● **Problem**
Below are entries; count the lines among them that contain the word "marking", and give only the count.
Start of Information
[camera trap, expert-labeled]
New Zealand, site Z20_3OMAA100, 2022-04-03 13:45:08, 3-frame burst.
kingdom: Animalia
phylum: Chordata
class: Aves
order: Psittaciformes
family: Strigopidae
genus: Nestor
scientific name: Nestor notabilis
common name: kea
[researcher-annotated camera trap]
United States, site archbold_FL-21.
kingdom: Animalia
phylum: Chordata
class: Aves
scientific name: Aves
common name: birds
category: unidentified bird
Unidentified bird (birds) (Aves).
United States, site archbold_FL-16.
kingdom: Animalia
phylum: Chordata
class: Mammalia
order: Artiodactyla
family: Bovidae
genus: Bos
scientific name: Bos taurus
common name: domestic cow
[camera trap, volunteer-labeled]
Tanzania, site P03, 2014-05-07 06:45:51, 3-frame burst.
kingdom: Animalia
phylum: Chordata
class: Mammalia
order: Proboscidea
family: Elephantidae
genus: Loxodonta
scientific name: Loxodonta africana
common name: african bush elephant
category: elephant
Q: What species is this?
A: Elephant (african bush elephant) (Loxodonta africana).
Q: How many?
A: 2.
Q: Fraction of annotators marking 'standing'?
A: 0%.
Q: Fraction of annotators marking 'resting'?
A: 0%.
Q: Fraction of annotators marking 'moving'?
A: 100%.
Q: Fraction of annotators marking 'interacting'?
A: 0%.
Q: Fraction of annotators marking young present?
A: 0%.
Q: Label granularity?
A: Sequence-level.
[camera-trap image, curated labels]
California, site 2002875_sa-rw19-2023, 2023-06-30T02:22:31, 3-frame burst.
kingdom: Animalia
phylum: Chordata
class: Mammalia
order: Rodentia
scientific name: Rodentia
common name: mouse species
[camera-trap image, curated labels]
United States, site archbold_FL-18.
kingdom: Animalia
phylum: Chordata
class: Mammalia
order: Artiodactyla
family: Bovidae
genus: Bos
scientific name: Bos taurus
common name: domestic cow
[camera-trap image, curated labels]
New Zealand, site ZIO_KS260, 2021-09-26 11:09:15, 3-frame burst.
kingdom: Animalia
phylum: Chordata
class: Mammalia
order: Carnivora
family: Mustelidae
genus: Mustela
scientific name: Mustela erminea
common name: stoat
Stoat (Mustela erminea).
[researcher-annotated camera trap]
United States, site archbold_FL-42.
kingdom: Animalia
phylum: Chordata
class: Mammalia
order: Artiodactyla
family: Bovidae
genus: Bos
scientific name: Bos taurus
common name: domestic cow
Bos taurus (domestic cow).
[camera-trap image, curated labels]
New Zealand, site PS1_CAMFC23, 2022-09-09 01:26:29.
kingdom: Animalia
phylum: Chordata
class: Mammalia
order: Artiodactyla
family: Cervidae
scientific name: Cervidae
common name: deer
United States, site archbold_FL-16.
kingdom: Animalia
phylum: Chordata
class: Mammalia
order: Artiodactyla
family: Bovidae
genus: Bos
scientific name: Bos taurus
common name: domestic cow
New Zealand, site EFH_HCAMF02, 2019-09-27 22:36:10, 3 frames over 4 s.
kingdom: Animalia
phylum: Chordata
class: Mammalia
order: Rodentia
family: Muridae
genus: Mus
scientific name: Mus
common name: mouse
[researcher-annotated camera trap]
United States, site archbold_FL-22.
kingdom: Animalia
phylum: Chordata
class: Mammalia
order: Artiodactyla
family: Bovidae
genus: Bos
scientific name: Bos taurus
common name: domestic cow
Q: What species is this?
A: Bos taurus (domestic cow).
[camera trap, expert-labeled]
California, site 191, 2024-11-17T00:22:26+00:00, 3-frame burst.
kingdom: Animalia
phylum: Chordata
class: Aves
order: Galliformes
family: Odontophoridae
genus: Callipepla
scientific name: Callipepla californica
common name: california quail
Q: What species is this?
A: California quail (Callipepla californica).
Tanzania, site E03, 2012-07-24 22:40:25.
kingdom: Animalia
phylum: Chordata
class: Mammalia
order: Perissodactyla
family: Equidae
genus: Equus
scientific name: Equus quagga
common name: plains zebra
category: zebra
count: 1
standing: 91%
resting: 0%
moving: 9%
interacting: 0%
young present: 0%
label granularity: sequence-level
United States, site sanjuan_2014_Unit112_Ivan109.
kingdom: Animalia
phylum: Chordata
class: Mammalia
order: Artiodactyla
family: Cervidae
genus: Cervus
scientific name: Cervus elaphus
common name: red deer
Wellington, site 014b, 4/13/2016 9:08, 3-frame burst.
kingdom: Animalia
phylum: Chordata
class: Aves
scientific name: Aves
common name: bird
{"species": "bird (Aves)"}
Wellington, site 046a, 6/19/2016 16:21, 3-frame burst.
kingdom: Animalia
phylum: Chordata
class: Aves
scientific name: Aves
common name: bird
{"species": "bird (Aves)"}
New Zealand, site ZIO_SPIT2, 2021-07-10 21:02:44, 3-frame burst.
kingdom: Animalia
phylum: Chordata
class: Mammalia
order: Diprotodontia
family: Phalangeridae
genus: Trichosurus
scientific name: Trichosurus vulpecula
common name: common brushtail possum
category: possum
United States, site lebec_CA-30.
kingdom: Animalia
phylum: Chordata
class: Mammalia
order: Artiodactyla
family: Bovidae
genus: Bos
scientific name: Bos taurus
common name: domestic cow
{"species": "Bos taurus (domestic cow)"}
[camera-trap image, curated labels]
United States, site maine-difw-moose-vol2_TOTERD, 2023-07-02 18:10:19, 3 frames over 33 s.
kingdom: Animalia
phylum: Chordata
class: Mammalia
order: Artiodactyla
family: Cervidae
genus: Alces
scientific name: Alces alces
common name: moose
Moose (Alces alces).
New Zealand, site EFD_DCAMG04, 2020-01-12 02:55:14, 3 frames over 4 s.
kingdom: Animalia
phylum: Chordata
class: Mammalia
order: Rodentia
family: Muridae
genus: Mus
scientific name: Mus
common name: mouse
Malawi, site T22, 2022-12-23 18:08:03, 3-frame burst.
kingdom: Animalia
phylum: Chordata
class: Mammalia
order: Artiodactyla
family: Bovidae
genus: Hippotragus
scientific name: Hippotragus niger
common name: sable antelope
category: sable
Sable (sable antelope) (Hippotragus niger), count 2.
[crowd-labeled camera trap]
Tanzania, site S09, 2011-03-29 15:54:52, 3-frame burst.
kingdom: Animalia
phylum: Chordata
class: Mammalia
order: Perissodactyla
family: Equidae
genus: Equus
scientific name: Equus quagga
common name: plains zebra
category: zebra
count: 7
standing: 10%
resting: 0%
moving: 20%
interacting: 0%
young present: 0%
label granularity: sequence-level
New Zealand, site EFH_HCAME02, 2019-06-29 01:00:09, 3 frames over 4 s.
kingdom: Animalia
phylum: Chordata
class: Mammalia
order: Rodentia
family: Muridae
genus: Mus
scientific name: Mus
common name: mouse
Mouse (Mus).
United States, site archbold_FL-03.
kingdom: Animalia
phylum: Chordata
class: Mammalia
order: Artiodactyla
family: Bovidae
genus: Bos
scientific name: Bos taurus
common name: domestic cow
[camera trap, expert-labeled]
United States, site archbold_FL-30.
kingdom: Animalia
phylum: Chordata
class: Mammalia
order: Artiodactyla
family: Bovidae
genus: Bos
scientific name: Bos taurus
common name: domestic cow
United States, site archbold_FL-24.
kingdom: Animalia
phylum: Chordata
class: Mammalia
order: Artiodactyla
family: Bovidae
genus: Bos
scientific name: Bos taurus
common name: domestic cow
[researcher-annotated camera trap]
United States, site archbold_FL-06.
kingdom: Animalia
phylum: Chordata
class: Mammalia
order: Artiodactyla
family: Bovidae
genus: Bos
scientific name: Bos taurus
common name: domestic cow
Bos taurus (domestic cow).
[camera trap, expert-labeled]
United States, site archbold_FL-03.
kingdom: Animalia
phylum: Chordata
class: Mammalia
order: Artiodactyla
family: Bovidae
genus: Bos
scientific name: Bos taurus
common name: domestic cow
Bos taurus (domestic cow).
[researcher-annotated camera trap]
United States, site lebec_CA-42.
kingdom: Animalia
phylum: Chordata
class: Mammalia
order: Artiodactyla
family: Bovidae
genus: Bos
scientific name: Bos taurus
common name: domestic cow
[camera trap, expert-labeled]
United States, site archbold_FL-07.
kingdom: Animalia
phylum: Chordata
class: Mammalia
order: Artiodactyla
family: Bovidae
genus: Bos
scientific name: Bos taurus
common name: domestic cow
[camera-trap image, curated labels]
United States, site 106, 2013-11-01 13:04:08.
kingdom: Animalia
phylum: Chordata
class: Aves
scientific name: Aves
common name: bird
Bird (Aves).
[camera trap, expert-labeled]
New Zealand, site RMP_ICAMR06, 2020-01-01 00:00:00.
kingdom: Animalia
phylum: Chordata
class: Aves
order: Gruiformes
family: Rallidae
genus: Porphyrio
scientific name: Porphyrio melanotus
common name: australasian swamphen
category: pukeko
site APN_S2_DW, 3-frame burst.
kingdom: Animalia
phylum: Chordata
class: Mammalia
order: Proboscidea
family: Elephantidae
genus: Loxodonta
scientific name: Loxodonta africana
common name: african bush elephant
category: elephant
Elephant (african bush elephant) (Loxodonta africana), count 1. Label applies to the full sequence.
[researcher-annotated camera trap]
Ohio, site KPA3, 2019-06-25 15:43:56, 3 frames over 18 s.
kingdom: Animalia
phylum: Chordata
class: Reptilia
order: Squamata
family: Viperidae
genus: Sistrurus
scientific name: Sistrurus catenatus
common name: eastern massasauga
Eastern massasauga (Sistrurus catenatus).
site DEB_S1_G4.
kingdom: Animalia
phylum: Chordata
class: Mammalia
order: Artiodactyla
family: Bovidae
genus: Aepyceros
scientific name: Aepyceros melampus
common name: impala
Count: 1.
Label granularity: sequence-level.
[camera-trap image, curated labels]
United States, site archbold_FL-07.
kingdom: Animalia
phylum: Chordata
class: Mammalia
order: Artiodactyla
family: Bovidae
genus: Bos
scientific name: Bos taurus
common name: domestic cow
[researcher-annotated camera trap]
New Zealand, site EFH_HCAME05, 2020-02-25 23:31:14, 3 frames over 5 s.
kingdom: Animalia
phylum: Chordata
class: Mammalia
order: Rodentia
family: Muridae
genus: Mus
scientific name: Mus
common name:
End of Information
● **Answer section**
5